- [BRIEF]:
Verbatim copy, images removed: write out the entries below.

- [MATERIAL FOR THIS EXERCISE]:
--- START ---

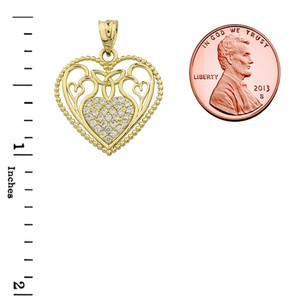 Diamond Heart Pendant With Trinity Knot and Filigree Hearts Design in Yellow Gold
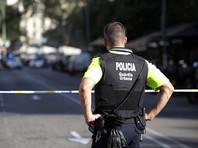 В Барселоне разыскивают водителя фургона, наехавшего на людей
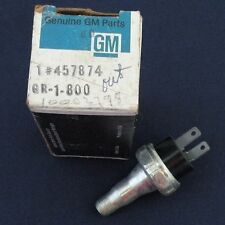 NOS 77 78 79 Chevy Camaro Impala 250 Engine Oil Pressure Switch GM 457874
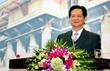 Thủ tướng: Mở rộng thị trường xuất khẩu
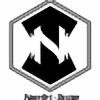 NoerArt7's avatar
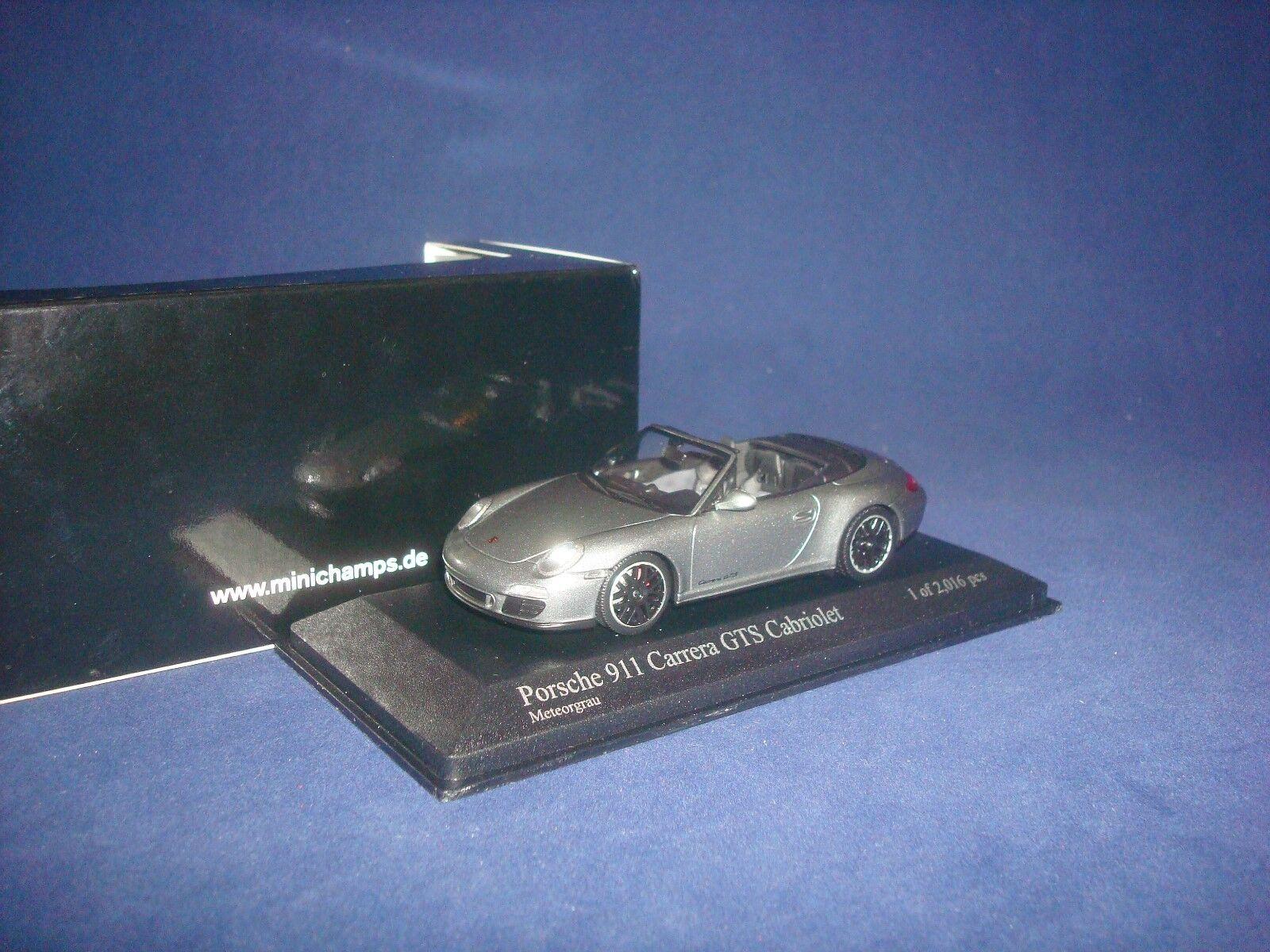 Porsche 911 GTS GTS GTS CABRIOLET (997 II) 2011 GREY MET  Minichamps 410060130 1 43 1b6838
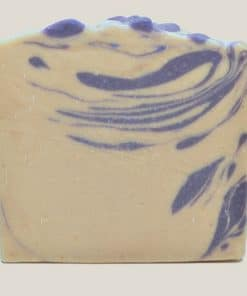 Goat's Milk soap by Honest Soap Company of Henderson, Colorado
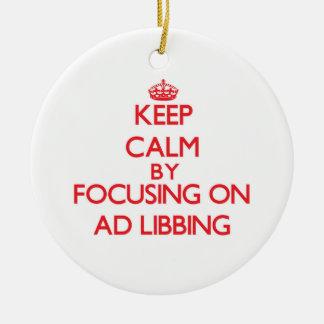 Guarde la calma centrándose en el anuncio Libbing Ornamento De Reyes Magos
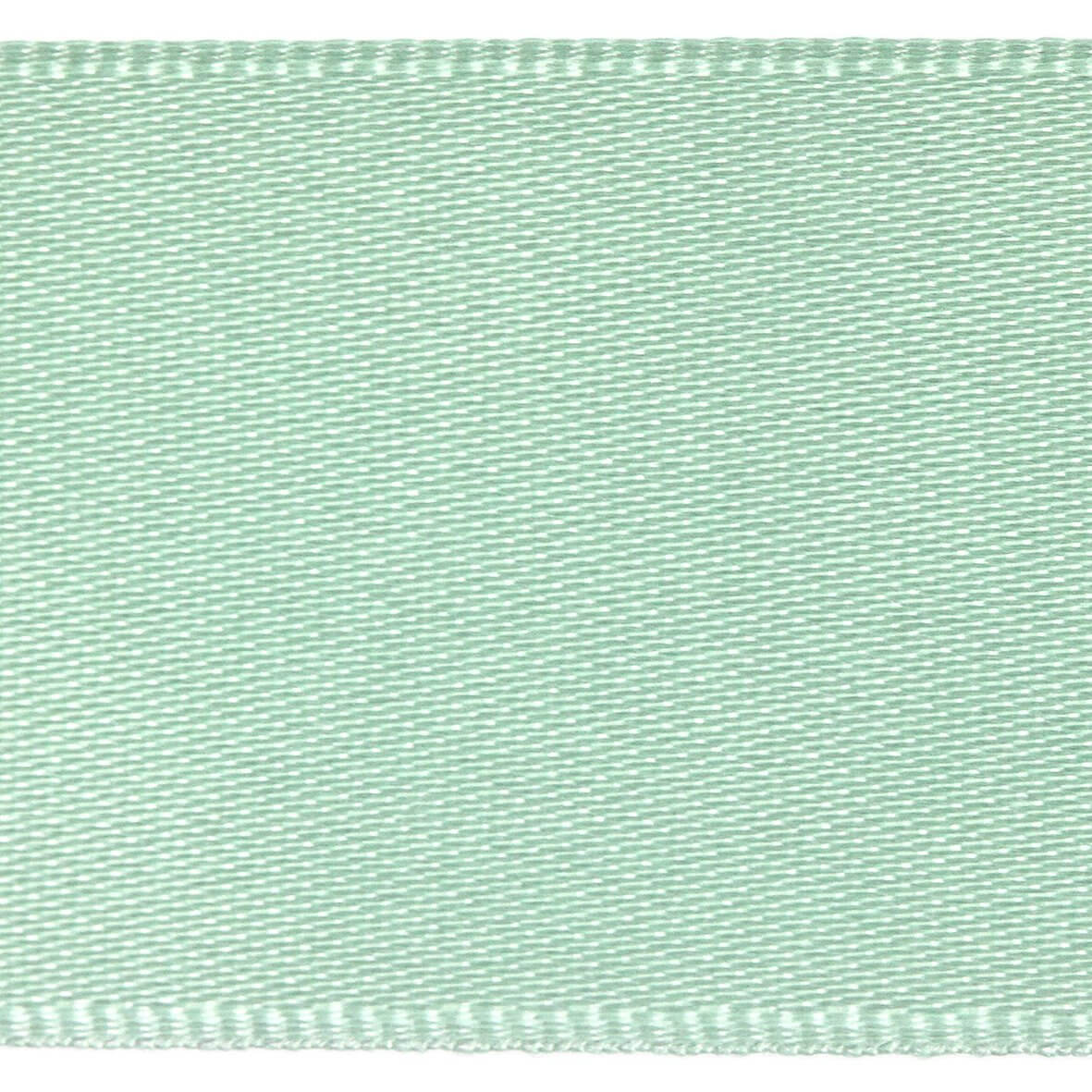 10mm Berisfords Satin Ribbon - Mint Colour 56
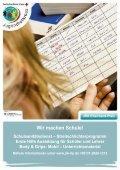 Ratgeber Rheinland-Pfalz - Philologenverband Rheinland-Pfalz eV - Seite 2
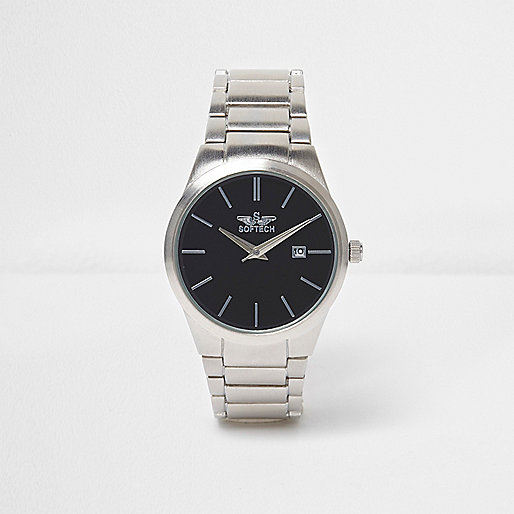 Black silver tone contrast watch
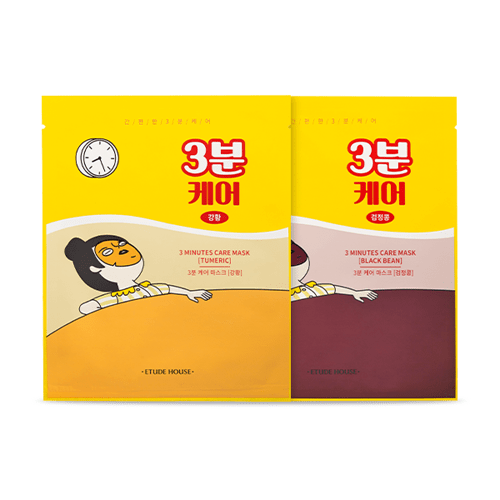 Etude House 3minutes Care Mask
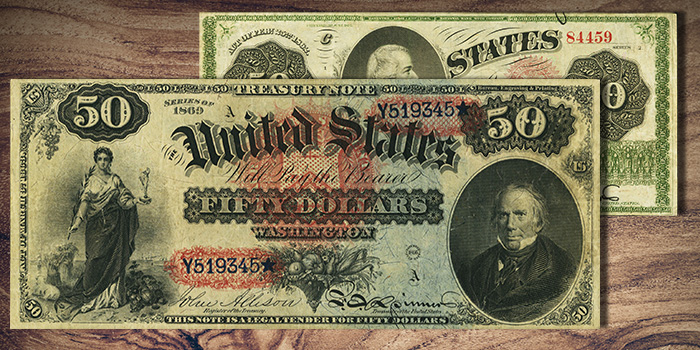 Heritage Auctions 2018 CSNS Currency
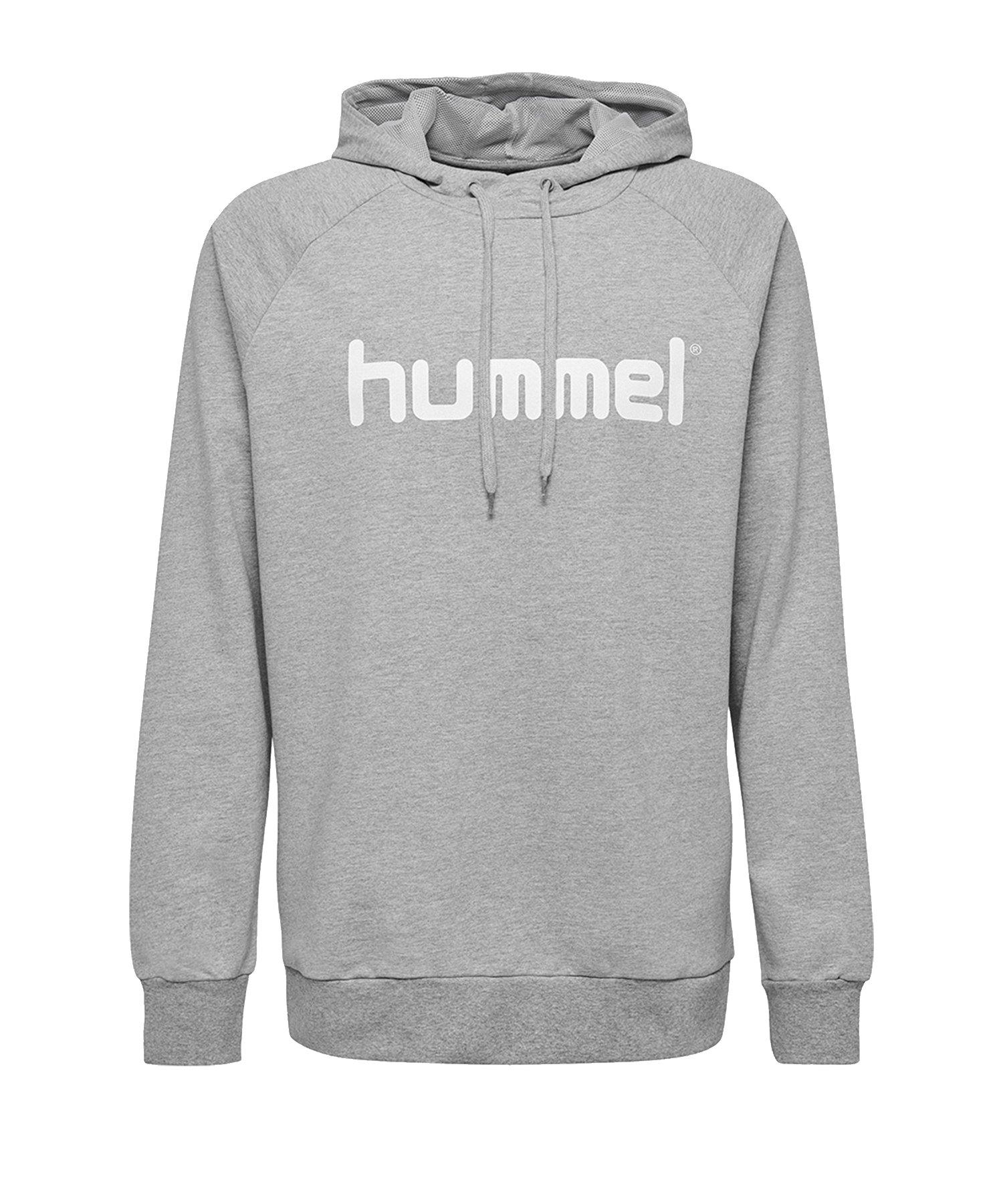 Hummel Cotton Logo Hoody Grau F2006 - Grau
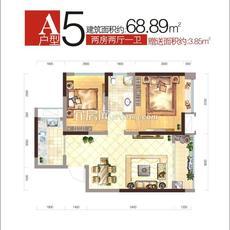 弘洋·拉菲小镇A5户型户型图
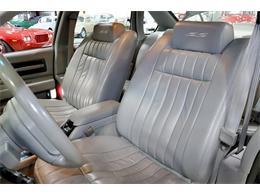 Picture of '96 Impala located in Michigan - QV81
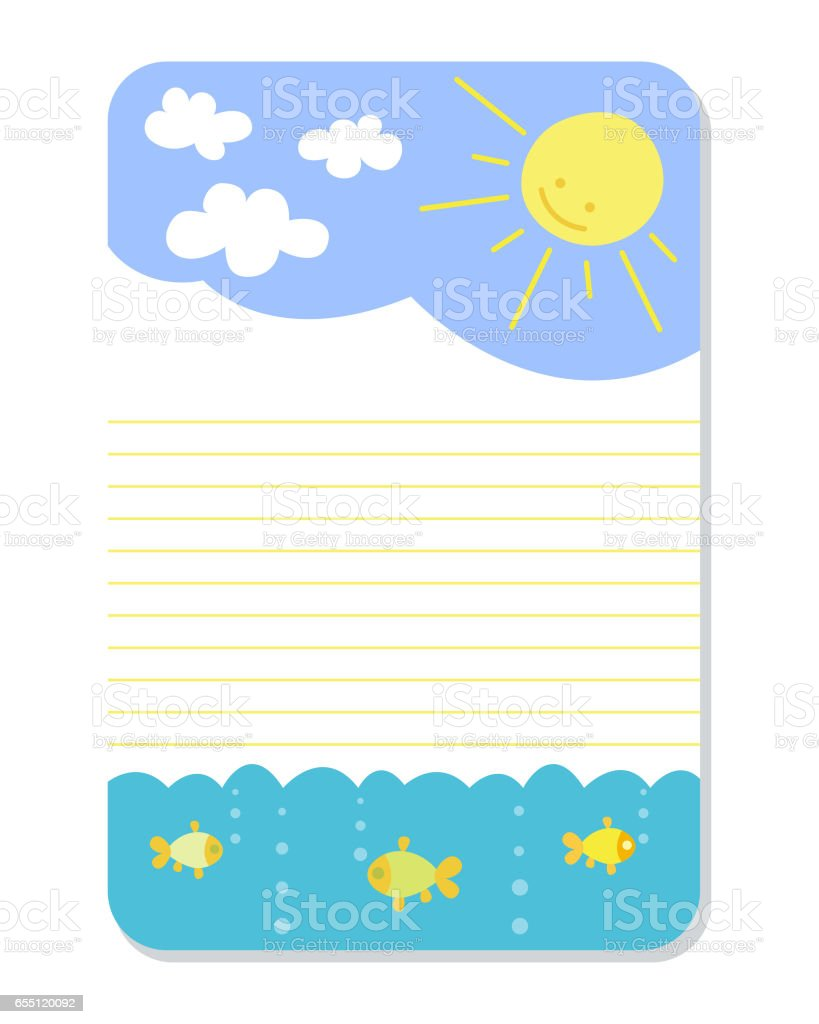 Cute Hand Drawn Doodle Birthday Party Baby Shower Card Brochure Invitation  Cartoon Printable Template Background Vector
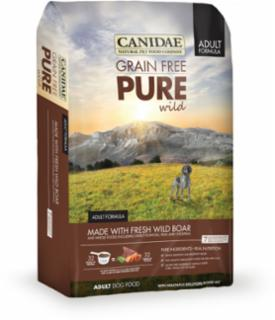 CANIDAE PURE Wild with Fresh Wild Boar for Dogs 12#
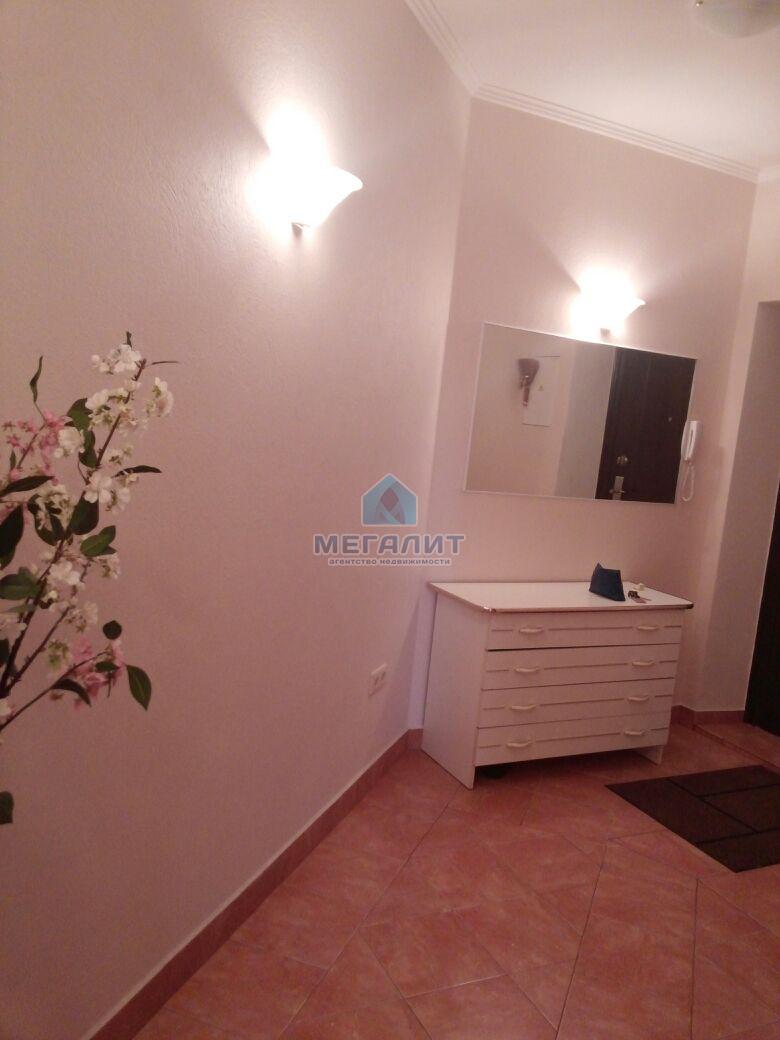 Аренда 1-к квартиры Хади Такташа 41, 45.0 м² (миниатюра №12)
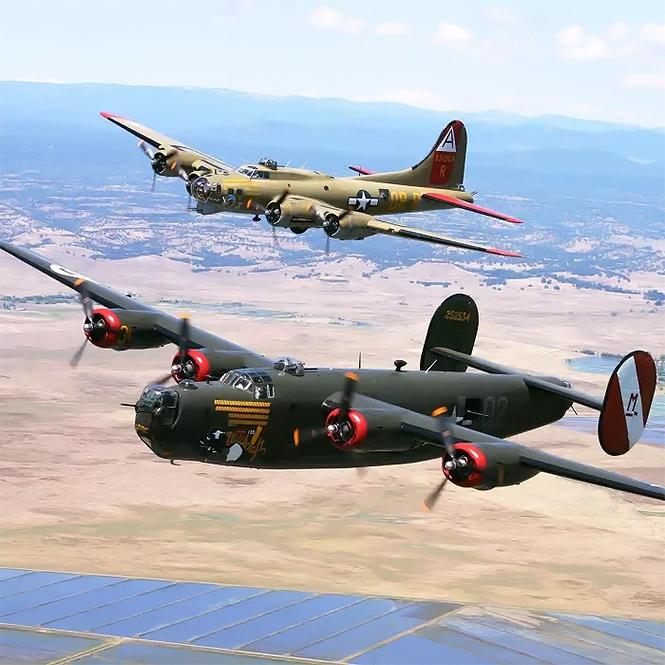 Фото №3 - Военные реконструкторы вышли на новый уровень! Стань пилотом бомбардировщика и сбрасывай бомбы!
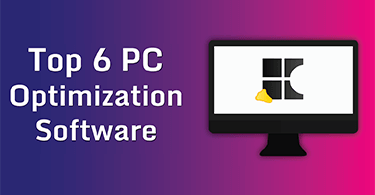 top_6_pc_optimization_software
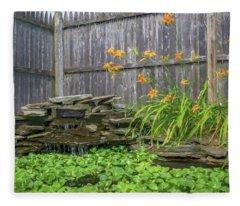 Garden Pond With Orange Day Lilies Fleece Blanket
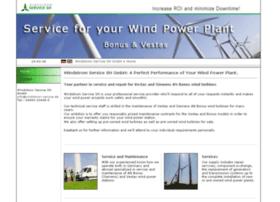 windstrom-service.de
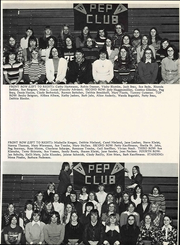 Arlington Green Isle High School - Indian Yearbook (Arlington, MN) online yearbook collection, 1974 Edition, Page 39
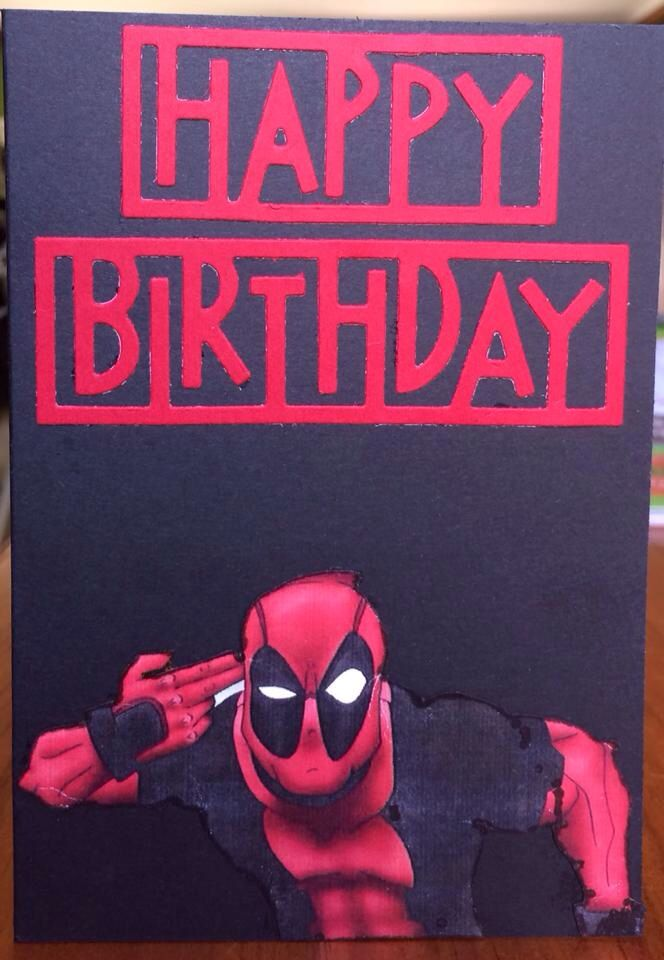 Deadpool Card Rellb The Craftree Just Saving The Day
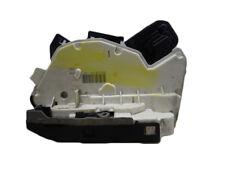 *VW GOLF MK7 4DR 2013-ON PASSENGER LEFT FRONT DOOR LOCK MECHANISM 5K2837015D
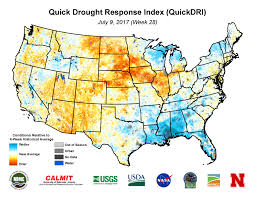 Usa Drought Map by Warning System Gets The Early Drop On Drought Nebraska Today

--- END ---

- [REPLY]:
 Diamond Heart Pendant With Trinity Knot and Filigree Hearts Design in Yellow Gold
 В Барселоне разыскивают водителя фургона, наехавшего на людей
 NOS 77 78 79 Chevy Camaro Impala 250 Engine Oil Pressure Switch GM 457874
 Thủ tướng: Mở rộng thị trường xuất khẩu
 NoerArt7's avatar
 Porsche 911 GTS GTS GTS CABRIOLET (997 II) 2011 GREY MET  Minichamps 410060130 1 43 1b6838
 Goat's Milk soap by Honest Soap Company of Henderson, Colorado
 Guarde la calma centrándose en el anuncio Libbing Ornamento De Reyes Magos
 10mm Berisfords Satin Ribbon - Mint Colour 56
 Ratgeber Rheinland-Pfalz - Philologenverband Rheinland-Pfalz eV - Seite 2
 Black silver tone contrast watch
 Etude House 3minutes Care Mask
 Heritage Auctions 2018 CSNS Currency
 Hummel Cotton Logo Hoody Grau F2006 - Grau
 弘洋·拉菲小镇A5户型户型图
 Picture of '96 Impala located in Michigan - QV81
 Cute Hand Drawn Doodle Birthday Party Baby Shower Card Brochure Invitation  Cartoon Printable Template Background Vector
 CANIDAE PURE Wild with Fresh Wild Boar for Dogs 12#
 Аренда 1-к квартиры Хади Такташа 41, 45.0 м² (миниатюра №12)
 Фото №3 - Военные реконструкторы вышли на новый уровень! Стань пилотом бомбардировщика и сбрасывай бомбы!
 top_6_pc_optimization_software
 Garden Pond With Orange Day Lilies Fleece Blanket
 windstrom-service.de
 Arlington Green Isle High School - Indian Yearbook (Arlington, MN) online yearbook collection, 1974 Edition, Page 39
 Deadpool Card Rellb The Craftree Just Saving The Day
 *VW GOLF MK7 4DR 2013-ON PASSENGER LEFT FRONT DOOR LOCK MECHANISM 5K2837015D
 Usa Drought Map by Warning System Gets The Early Drop On Drought Nebraska Today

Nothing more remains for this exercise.